- [Brief 1]: In the transmediale article, give the passage from "The HKW aka" to "perfect film set." again, substituting "federal police" for "German police".

- [Source excerpt]:
════════════════════

»Transmediale is a Monster!«

The HKW aka the "Pregnant Oyster" is hosting a monster that not even Æon Flux could cope with (Photo Jonathan Gröger, courtesy transmediale.09)

The Haus der Kulturen der Welt and its entire neighbourhood is under siege by German police. It is Tuesday morning, February 26, 2010 and we are not part of another dystopian SF thriller since Æon Flux [1], Kary Kusama’s 2005 adaption of the correspondent MTV animated series from the early 1990s, although the architectural installation heavily under construction by raumlaborberlin [2] fits in the ample foyer of the classic modernist 1950s conference facility like a perfect film set.

It is the annual main press conference event of the two festival siblings that share the “transmediale” brand and against all odds of an almost entirely blocked Tiergarten, caused by the security nightmare associated with the Israeli president Shimon Peres’ state visit to Berlin, many press people, blogosphericalists and supporting programme curators have gathered together in the upcoming PHUTURAMA K1 room. They are listening to festival artistic directors Stephen Kovats (transmediale.10) and Jan Rohlfs (CTM Overlap – Sound & Other Media) under the firm and friendly direction of Sally Below from sbca [3].

After having flooded the poor press people with an unavoidable information overload, at the adjacent Meet & Mingle, all two festivals’ staff are confessing each others that they themselves have lost overview of what is happening in town from Friday, January 29, 2010 on. “The transmediale is a monster” and “If I only knew what I am going to miss.” are some of the statements flocking around the professional crowd.

transmediale.n – festival for art and digital culture berlin [4]

Reason enough to start the attempt to sort out some basic recommendations for all interested visitors and bystanders of the upcoming festivals events beyond PHUTURAMA. But, first of all: Why two festivals and how two differentiate them? The ‘original’ transmediale was founded in 1988 by Micky Kwella to complement the allmighty Berlin International Film Festival “Berlinale” as a video and related time-based media side-kick, but it quickly evolved into a festival institution of its own right at the realms of media art and digital culture. Later driven by charismatic artistic director Andreas Broeckmann and co-curating Susanne Jaschko who both introduced an interest for software art and re-launched the festival in 2001 as an important contributor to the European art scene with their ever-changing imperative tag-lines like “Go Public!” (2002), “Fly Utopia!” (2004) or “Unfinish!” (2007). A tradition followed by current artistic director Stephen Kovats who has broaden the festival’s focus to general issues of societal relevance in the particular contexts of media art. The transmediale festival format consists nowadays of a media art Competition, a costly and well-selected media art Exhibition, a track of Performances, a Conference and accompanying Salon Talks and myriads of other side events by third parties (“tm.satellites”) throughout whole town which make transmediale such a “monster.” Probably you can get media art events and installations here in a density in ten days you couldn’t get in the rest of the country for the entire season.

════════════════════

- [Extracted entries]:

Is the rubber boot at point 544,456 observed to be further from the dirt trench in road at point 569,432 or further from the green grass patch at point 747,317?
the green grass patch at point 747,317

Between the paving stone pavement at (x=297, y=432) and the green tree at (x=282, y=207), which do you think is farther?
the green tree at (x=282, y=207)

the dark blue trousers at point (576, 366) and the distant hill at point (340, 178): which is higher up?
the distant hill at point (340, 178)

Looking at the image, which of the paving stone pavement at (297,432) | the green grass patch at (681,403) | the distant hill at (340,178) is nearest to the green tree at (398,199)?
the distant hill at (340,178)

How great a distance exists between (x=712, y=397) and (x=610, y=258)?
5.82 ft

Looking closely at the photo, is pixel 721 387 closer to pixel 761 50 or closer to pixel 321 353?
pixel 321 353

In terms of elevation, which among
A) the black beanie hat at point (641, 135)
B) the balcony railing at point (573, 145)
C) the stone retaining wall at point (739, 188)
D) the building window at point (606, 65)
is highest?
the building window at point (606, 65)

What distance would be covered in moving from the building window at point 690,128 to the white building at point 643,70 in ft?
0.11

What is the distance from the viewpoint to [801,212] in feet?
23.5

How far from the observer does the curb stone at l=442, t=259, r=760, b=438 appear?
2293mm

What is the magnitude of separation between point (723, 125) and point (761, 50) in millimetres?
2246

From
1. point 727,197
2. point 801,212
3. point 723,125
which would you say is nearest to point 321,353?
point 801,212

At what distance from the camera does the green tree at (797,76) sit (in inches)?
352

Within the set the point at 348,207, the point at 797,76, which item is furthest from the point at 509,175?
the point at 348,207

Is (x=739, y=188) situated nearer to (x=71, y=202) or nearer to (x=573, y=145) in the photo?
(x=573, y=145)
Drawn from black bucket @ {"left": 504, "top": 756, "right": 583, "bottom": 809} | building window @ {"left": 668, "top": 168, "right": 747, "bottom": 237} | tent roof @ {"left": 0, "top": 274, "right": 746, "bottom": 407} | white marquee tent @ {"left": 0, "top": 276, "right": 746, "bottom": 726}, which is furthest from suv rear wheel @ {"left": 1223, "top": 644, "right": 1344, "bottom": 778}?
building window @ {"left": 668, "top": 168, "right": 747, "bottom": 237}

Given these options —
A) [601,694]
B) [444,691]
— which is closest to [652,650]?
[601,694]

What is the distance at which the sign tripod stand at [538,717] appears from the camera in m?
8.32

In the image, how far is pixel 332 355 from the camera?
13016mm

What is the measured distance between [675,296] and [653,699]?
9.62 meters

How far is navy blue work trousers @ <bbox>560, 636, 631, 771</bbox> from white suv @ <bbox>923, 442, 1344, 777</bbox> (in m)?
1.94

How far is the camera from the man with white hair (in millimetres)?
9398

════════════════════

- [Brief 2]: Duplicate the listing from the line with "Given these options —" through the last line of the listing.

- [Full output 1]:
The HKW aka the "Pregnant Oyster" is hosting a monster that not even Æon Flux could cope with (Photo Jonathan Gröger, courtesy transmediale.09)

The Haus der Kulturen der Welt and its entire neighbourhood is under siege by federal police. It is Tuesday morning, February 26, 2010 and we are not part of another dystopian SF thriller since Æon Flux [1], Kary Kusama’s 2005 adaption of the correspondent MTV animated series from the early 1990s, although the architectural installation heavily under construction by raumlaborberlin [2] fits in the ample foyer of the classic modernist 1950s conference facility like a perfect film set.

- [Full output 2]:
Given these options —
A) [601,694]
B) [444,691]
— which is closest to [652,650]?
[601,694]

What is the distance at which the sign tripod stand at [538,717] appears from the camera in m?
8.32

In the image, how far is pixel 332 355 from the camera?
13016mm

What is the measured distance between [675,296] and [653,699]?
9.62 meters

How far is navy blue work trousers @ <bbox>560, 636, 631, 771</bbox> from white suv @ <bbox>923, 442, 1344, 777</bbox> (in m)?
1.94

How far is the camera from the man with white hair (in millimetres)?
9398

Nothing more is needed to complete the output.